Freelancers also often find it hard to secure housing loans, as Grim Film YouTuber Jared Lee, 30, discovered.
He has had two home loan applications rejected, along with three credit card applications and another for a car loan.
“After what I’ve been through, I wish I did more research before starting the company. I feel that a lot of us don’t really think too much about EPF but at the end of the day, savings aside, your EPF statement can be a key element when applying for loans,” he said.
When he started his production company four years ago, he didn’t make any EPF contributions. But as the company is more financially stable now, he plans to do so for all of his employees.
“Anyone who freelances or has their own start-up company will go through the same struggle – you don’t know when your pay is coming in. And that was my biggest fear,” he said.
“We really had to plan our finances because clients usually pay us after the job is done. And we always have to make sure we have enough money to roll out the next project, so the thought of putting aside money somewhere we can’t withdraw is scary. But I know it’ll be worth it.”
For musician Ryan Lee Bhaskaran, 27, having a retirement plan or insurance is particularly important.
“I play the drums, and it’s a very physical instrument. When I get older and can’t do that anymore, where is my income going to come from? It’s going to come from my savings and insurance!” said the session musician, who also teaches.
If you think there are a lot of young freelancers in Malaysia now, you ain’t seen nothing yet. According to Shamsuddin, freelancing will become even more popular now that the economy isn’t doing well. Companies who aren’t sure of their long-term sustainability might choose to engage more freelancers rather than full-time employees.
And don’t forget, being a freelancer doesn’t just mean you don’t have a consistent EPF contribution. There are a host of other social security benefits you’ll miss out on without SOCSO coverage.
On top of that, a whopping 75.6% of young Malaysians are uninsured, based on the Youth Perspectives survey.
But whether they’re freelancers or full-time employees, EPF Strategy Management Department senior manager Farizan Kamaluddin strongly advises young Malaysians to start thinking about retirement plans as early as possible, especially with the constantly rising cost of living and healthcare.
“EPF savings could be your main source of income when you retire, but members are urged not to depend solely on their EPF savings. They should diversify their retirement income through other forms of investments or assets,” said Farizan.
“Financial education plays a key role in such matters as it will empower our people to take charge of their financial planning. It is important to educate Malaysians, particularly from a young age, to inculcate good saving habits and to equip them with knowledge in retirement planning so they are able to achieve their financial goals.”
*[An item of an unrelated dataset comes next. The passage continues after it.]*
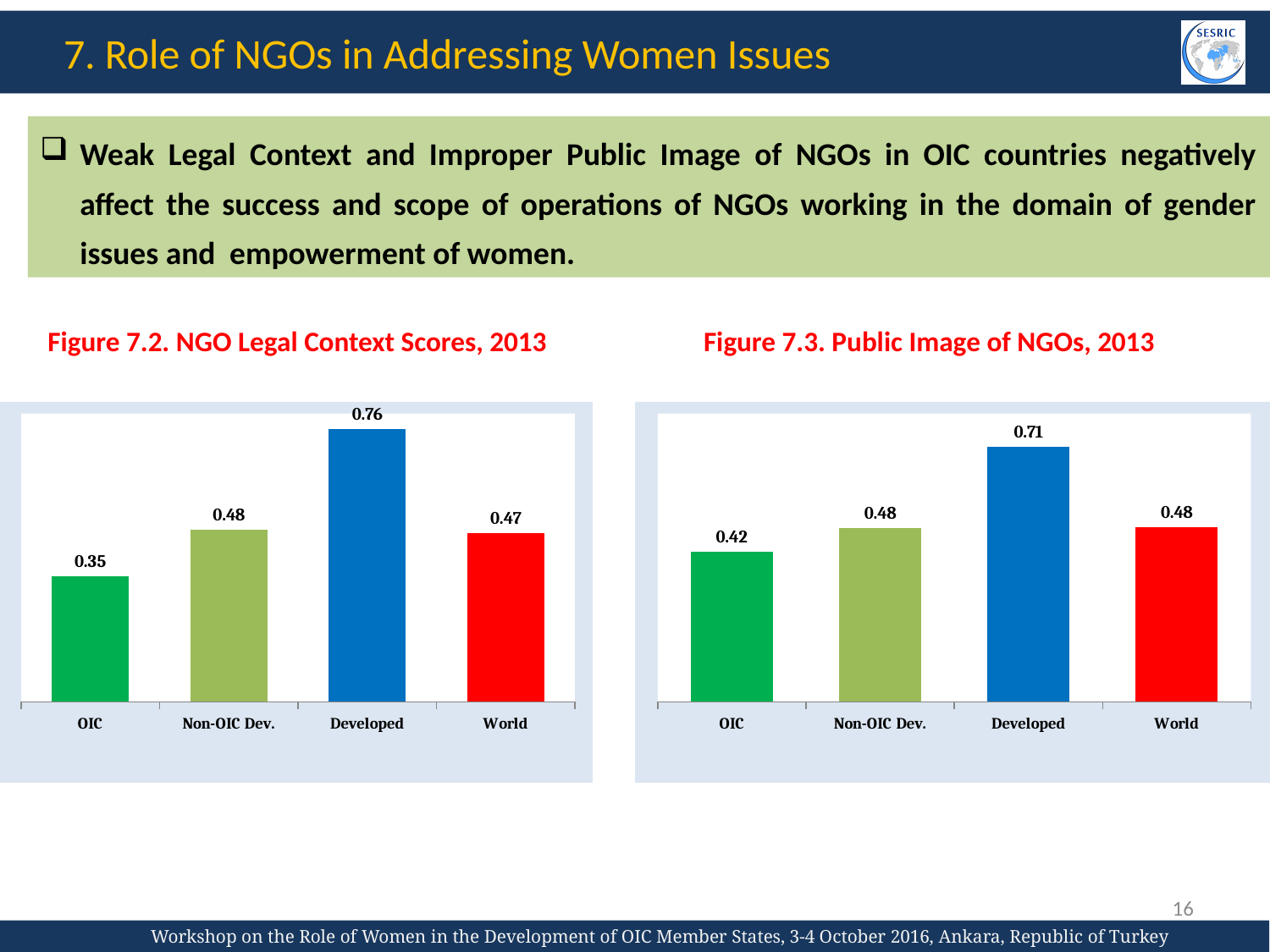
What colour is the Developed bar in Figure 7.3 (Public Image of NGOs, 2013)? Blue In Figure 7.2 (NGO Legal Context Scores, 2013), which category has the lowest value? OIC In Figure 7.2 (NGO Legal Context Scores, 2013), what is the difference between the Developed and OIC values? 0.41 What kind of chart is Figure 7.2 (NGO Legal Context Scores, 2013)? Bar chart In Figure 7.2 (NGO Legal Context Scores, 2013), which category has the highest value? Developed In Figure 7.2 (NGO Legal Context Scores, 2013), which is larger, Non-OIC Dev. or World? Non-OIC Dev. In Figure 7.3 (Public Image of NGOs, 2013), what is the value for OIC? 0.42 In Figure 7.3 (Public Image of NGOs, 2013), which category has the lowest value? OIC In Figure 7.3 (Public Image of NGOs, 2013), what is the difference between the Developed and World values? 0.23 How many categories are shown in Figure 7.3 (Public Image of NGOs, 2013)? 4 In Figure 7.3 (Public Image of NGOs, 2013), what is the value for Developed? 0.71 In Figure 7.2 (NGO Legal Context Scores, 2013), what is the value for OIC? 0.35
Farizan also advised young Malaysians to allocate their savings according to “short-term and long-term needs such as education, retirement, insurance protection for medical and critical illnesses, to purchase a house, and for contingency funds.”
Financial planner Robert Foo agreed on the importance of building up investments early on, and he had one important tip for young Malaysians – don’t use insurance policies as investment plans. “You should never buy insurance for returns or savings. Insurance policies should purely be for protection,” he said.
Foo also encourages young people to chart out a financial plan. They should set out long-term goals for where they want to be when they retire, evaluate their current situation and make a plan based on their situation to achieve their goals.
Fellow financial planner Carol Yip said young people should learn to practise “forced savings”, where you put aside an amount of money at the start of every month.
This is much easier for employees, because EPF does it for you every month. “If you’re on your own, you can only save what you can afford to save,” she said.